His very own plot, against each and every Mexican
who constantly plots against him – meaning all those millions of conspirators who voted against him, or who might not
support his cause. What’s more, this he calls democracy.
According to the United Nations, in a 2005 population
update, the metropolitan area of Mexico City, with 19,411,000 people, is the second largest in the world, after Tokyo. And greater Mexico City as of now is paralyzed.
The heart of the city is in staggering gridlock,
from the Plaza de la Constitución, or Zócalo, through its Historic Center and up the Paseo de la Reforma well into Chapultepec
Park, caused by 47 so-called “protest encampment” blockades. And
of course many other important cross boulevards and adjacent streets are thus frozen in the mother of all traffic jams.
And all of this caused not by millions of followers,
but by an estimated 4,000 toady protestors and friends desperate for something else to do – and their charismatic “messiah”

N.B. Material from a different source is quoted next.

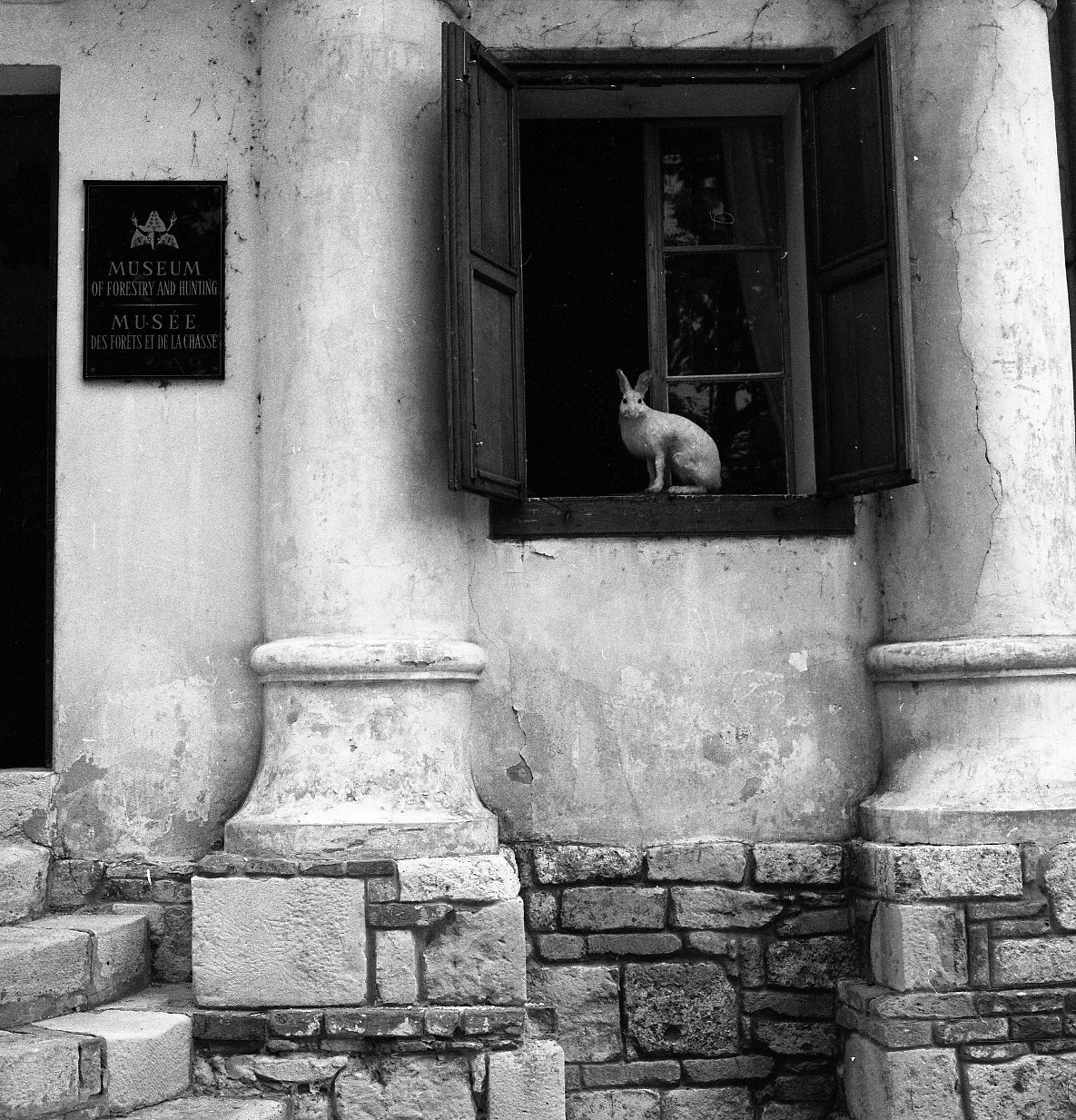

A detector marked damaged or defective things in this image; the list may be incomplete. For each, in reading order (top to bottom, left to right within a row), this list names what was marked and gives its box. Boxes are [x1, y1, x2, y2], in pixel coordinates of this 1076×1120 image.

cracked plaster wall [0, 2, 264, 856]
cracked plaster wall [461, 0, 882, 842]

is sadly seen as the only hope.
Businesses are suffering horribly, as employees cannot
get to their jobs with most mass transit carriers stuck in the traffic, and the city’s Metro subway system is overloaded. Hotels are losing millions of dollars as business visitors and tourists cancel planned
trips. And many small businesses, along with individuals in the informal economy
– some who live hand-to-mouth existences, are starving for business.
Certain sites have been singled out for more specific
actions, like the Mexico City Stock Exchange where access was blocked by a sit-in of people whom López Obrador said had gone
there “to invest in democracy.” And there are threats of similar
actions at Mexico City’s International Airport, on highways in and out of the megalopolis, and who knows what else or
where next.
And while López Obrador has called for active non-violence,
it’s hard to believe that fighting or worse is not simmering towards the surface.
Yes things could get worse, especially with López Obrador vowing escalated protests.
And the vast majority of Mexicans are against the
growing chaos.
As Felipe Díaz Garza, an editorial writer and columnist for the Reforma newspaper chain puts it:
“… I’m against the terror campaign with which Andrés Manuel and his party seek to extort all Mexicans. We stress. The blockade and sit-in constitute
the medulla of a terrorist campaign with which [López Obrador] is not just threatening the Federal Electoral Tribunal, but
rather all citizens of this country.”